私たちは再び鎖を嵌められ、すぐ後ろにある、防空壕のような洞穴へと入れられた。洞穴の入り口は高さ二メートルほど、横幅一・五メートルほどの小さなもので、入り口の横には鉄格子の扉が貼り付いていた。それが囚人房だった。広さはせいぜい四、五畳ほどだろうか。部屋の隅には一本松明があり、弱々しい火が灯されている。その火は私自身を象徴しているかのように弱く、頼りない。私を囚人部屋に入れると、看守は部屋の壁に鎖を巨大な金属の杭を素手で打ち付けて固定した。拳がハンマーの役割を果たし、僅か三発で杭が壁に埋まってしまった。

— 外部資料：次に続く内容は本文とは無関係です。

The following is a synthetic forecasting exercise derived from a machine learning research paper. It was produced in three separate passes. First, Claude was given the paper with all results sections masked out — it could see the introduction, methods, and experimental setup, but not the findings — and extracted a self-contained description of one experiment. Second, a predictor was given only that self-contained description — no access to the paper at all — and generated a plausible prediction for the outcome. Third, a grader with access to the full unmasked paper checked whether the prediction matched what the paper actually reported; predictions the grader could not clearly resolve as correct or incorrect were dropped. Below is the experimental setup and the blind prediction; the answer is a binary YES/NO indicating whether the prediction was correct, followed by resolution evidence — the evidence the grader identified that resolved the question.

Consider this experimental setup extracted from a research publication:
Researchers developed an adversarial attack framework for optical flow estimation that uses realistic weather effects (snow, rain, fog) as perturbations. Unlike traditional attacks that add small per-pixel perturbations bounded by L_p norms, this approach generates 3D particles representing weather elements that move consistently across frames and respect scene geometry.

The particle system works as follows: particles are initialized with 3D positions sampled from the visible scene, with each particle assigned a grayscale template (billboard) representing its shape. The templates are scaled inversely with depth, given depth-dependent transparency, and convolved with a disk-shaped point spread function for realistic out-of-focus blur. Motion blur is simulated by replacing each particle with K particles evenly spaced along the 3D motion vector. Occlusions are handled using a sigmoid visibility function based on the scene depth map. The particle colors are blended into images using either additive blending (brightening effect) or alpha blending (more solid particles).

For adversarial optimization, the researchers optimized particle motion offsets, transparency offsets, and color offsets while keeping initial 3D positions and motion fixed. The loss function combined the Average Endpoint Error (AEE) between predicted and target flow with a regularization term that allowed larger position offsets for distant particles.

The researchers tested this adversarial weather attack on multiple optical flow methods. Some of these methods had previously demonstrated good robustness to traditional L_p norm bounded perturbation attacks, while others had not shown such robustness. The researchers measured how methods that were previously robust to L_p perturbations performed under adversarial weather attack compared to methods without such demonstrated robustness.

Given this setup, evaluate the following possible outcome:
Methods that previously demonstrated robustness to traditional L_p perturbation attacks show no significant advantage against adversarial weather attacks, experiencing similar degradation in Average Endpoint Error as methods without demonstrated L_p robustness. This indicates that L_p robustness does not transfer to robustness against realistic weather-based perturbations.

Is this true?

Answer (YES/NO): NO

恐ろしさで全身が冷たくなるほどの怪力だ。その怪力ぶりを見て、この化け物からは逃げられないし、逆らってはいけないのだという思いに頭が完全に支配された。逃げようなどしたら、杭を打つように私の頭は真上から叩き潰されるだろう。もっとも、ここに逃げ道など用意されているとは思えないのだが。

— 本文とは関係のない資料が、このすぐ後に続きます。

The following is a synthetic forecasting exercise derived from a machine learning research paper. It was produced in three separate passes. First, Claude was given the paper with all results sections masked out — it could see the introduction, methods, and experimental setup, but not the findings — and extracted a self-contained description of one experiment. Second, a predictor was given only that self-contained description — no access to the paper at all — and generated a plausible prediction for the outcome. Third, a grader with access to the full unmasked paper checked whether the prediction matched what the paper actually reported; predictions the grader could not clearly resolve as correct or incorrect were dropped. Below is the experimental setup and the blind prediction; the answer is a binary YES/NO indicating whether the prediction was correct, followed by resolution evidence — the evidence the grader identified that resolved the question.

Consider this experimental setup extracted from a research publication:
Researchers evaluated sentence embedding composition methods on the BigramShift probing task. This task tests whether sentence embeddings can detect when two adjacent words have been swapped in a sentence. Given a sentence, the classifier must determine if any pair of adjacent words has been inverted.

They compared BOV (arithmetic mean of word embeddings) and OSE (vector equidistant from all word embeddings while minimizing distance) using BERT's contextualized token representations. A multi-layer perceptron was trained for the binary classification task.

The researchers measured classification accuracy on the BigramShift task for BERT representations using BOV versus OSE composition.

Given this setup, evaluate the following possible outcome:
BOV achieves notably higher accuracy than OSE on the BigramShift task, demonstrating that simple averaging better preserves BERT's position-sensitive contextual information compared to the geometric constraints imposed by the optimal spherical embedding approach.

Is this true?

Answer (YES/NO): NO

「一日目終了だ。疲れただろう? ゆっくり眠るといい」
そう言うと看守は、外に出ると鉄格子の扉に手を掛けた。地震のような振動を生み出しながら、鉄格子が閉まった。
「いい寝室だろ? よく眠れるぞ」
看守は私に笑いかけると、黒い扉に向かって歩き出した。大勢の看守たちがそこに集まっており、黒い扉から外へ出て行った。静寂が訪れた。私は屈み、岩の床に手を触れた。冷たく、堅い。こんなところで眠れというのか。腰を下ろし、部屋を見渡した。見事と言っていいほど、何もない。松明の火が揺れているだけで、とてつもなく空虚だった。ああ、私と同じだ。この部屋は私なのだ。何もかも投げ捨てて、すべてを失った私の心なのだ。喜びも目的も、何もない。これから何がここを満たすのだろう。

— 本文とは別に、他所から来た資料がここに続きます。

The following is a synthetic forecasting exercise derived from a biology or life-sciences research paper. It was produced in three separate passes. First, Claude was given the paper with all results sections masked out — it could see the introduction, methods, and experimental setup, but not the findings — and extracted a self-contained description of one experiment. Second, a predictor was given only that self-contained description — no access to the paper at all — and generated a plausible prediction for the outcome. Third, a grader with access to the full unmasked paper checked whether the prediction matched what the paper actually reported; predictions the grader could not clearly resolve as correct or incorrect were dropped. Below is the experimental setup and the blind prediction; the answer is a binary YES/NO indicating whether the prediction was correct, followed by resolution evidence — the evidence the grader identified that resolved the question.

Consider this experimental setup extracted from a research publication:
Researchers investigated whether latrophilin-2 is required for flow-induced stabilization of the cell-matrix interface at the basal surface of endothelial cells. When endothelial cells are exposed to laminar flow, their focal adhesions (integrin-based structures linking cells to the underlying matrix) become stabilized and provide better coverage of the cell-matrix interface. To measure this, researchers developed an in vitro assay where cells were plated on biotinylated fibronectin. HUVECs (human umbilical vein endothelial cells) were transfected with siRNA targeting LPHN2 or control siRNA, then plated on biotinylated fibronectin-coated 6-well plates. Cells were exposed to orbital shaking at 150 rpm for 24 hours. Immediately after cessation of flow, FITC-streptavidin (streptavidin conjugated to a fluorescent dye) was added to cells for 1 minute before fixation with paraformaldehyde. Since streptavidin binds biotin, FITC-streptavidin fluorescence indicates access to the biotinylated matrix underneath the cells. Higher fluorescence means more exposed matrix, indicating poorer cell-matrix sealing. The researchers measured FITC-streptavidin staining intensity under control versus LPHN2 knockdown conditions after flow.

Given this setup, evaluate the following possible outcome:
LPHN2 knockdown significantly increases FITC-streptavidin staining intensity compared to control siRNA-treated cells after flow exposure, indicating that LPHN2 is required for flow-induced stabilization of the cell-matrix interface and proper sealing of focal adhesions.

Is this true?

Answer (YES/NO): YES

扉が乱暴に開かれる轟音が鳴った。大勢の足音も響く。看守たちが戻ってきたのだ。私に付いていた看守(もっとも、他の看守と見分けなどつかないのだが)が鉄格子の前に来て、私を楽しそうに見た。手には茶色い布袋が握られている。何をするつもりだ。怖くなり、奥の壁に貼り付いた。
「さすがに何もないと眠れないだろう?」
そう言うと、布袋に手を突っ込む。抜き出した手には、薄桃色の粉が一掴み握られていた。手をゆっくりと開くと、粉がさらさらと零れ落ち、松明の光を受けて明るく照らし出された。散り行く桜の花びらを想起させ、儚くも妖艶な美しさがあった。思わず粉に見惚れていると、看守が掌の粉に息を吹きかけた。粉は宙を舞い、私の全身を包み込んだ。その瞬間、強烈な眠気に襲われ、私は固い岩の床に仰向けに倒れた。倒れた衝撃は感じたが、痛みはなかった。薄れ行く意識の中で、看守が再び黒い扉のへ歩いていく足音が聞こえた。足音を聞いているうちに、私は眠りに吸い込まれていった。眠りに落ちても、安らぎは得られなかった。